Thursday, 11 February 2016


Two years after the death of influential theorist Stuart Hall, scholars will meet at a university in Dortmund, Germany, to examine his legacy, in a world where the cultural and media landscape has changed tremendously over the past decade.

Stuart Hall (photo: E. McCabe)
The conference, titled “Wrestling with the Angels: Exploring Stuart Hall’s Theoretical Legacy”, is being hosted by the Technische Universität (TU) from Feb. 25 to 27.
Participants  will “engage with, examine, use, question, criticise, develop and transform Hall's many concepts and ideas”, according to the organizers - professors Gerold Sedlmayr, Florian Cord, and Marie Hologa.
Hall was one of the founding thinkers of “cultural studies”, an inter-disciplinary field that focuses on the political dynamics of contemporary culture, and on how power-relations play out between producers and consumers.
Scholars generally focus on analyzing the social and political contexts of culture, and, in this, Hall was primarily concerned with the impact on both individuals and communities, vis-à-vis society’s structure. But some current theorists are moving away from the “power and political” aspects, Prof. Cord said.
Prof. Florian Cord
“We still feel a belief in the relevance of Hall’s work, but has the field nowadays become too de-politicized? That’s something we’d like to examine,” he told SWAN.
As a long-time director of the University of Birmingham’s Centre for Contemporary Cultural Studies, Hall wielded major influence both within academic circles and in wider public discussions of politics, race and media.

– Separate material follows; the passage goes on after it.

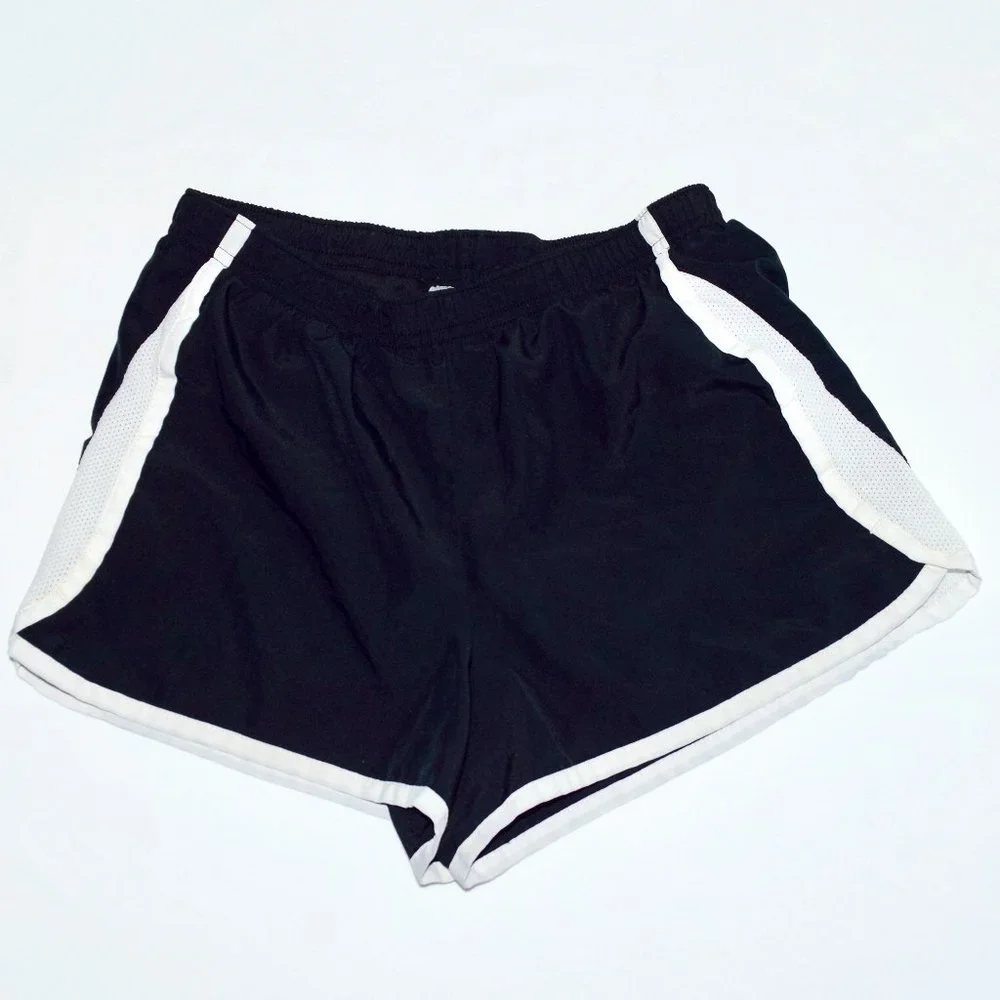 C9 by Champion Athletic Workout Running Shorts - Large (10-12)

Born into a so called middle-class family in Jamaica in 1932, he went to England as a Rhodes Scholar in 1951 to study at Oxford University. He continued on a PhD route (which he later abandoned), became a central figure of the British New Left, and co-founded the journal New Left Review.

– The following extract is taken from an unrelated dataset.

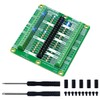 Freenove Breakout Board for Raspberry Pi 5 / 4B /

For Hall, “intellectual practice was politics, and questions of culture were political questions,” say the meeting’s conveners. The conference’s title is in fact inspired by Hall’s own stated view that theoretical work meant “wrestling with the angels” and that the only theory worth having was one for which you had to fight and with which you had to struggle.
Author Caryl Phillips (photo: Daria Tunca)
British-Caribbean author Caryl Phillips has described Hall as a “sociologist, writer, film critic and political activist” and said that the theorist’s achievements were an extension of the work of a man Hall greatly admired, the Trinidadian intellectual, C.L.R. James.
Outside of the academic world, Hall developed into “Britain’s most insightful media critic on matters as wide-ranging as film, literature, race migration and class”, Phillips wrote in an article.
He considered Hall to be unique in his ability to “move between the worlds of the academy and the popular media with both elegance and authority”, he added.
“One day he is on television interviewing Spike Lee, or presenting a documentary about Derek Walcott, the next day he is delivering a guest lecture on [Italian theoretician Antonio] Gramsci’s political thoughts to a university audience, and the day after that writing a paper on the role of the modern black photographer in British society to be read at a gallery opening,” Phillips wrote in 1997, in the introduction to an interview with Hall.
It is this multi-faceted nature that makes Hall’s work so engrossing, according to professors Cord and Sedlmayr.  But his achievements and personality could be overshadowing his ideas.
Prof. Gerold Sedlmayr
“Hall is still very relevant - he is mentioned in almost every paper about cultural studies,” Sedlmayr told SWAN. “But there’s often no deeper engagement. He seems to be canonized, yet no one deals with his ideas anymore.”
The conference will not only address this anomaly, but some participants will offer theories on how Hall would have viewed the rampant development of social media, or the current political language in Europe, where governments are struggling to develop a coherent and humane response to the refugee crisis.
One scholar - Nina Power of London’s Roehampton University - will look particularly at “why the 21st century needs Stuart Hall”.  - A.M.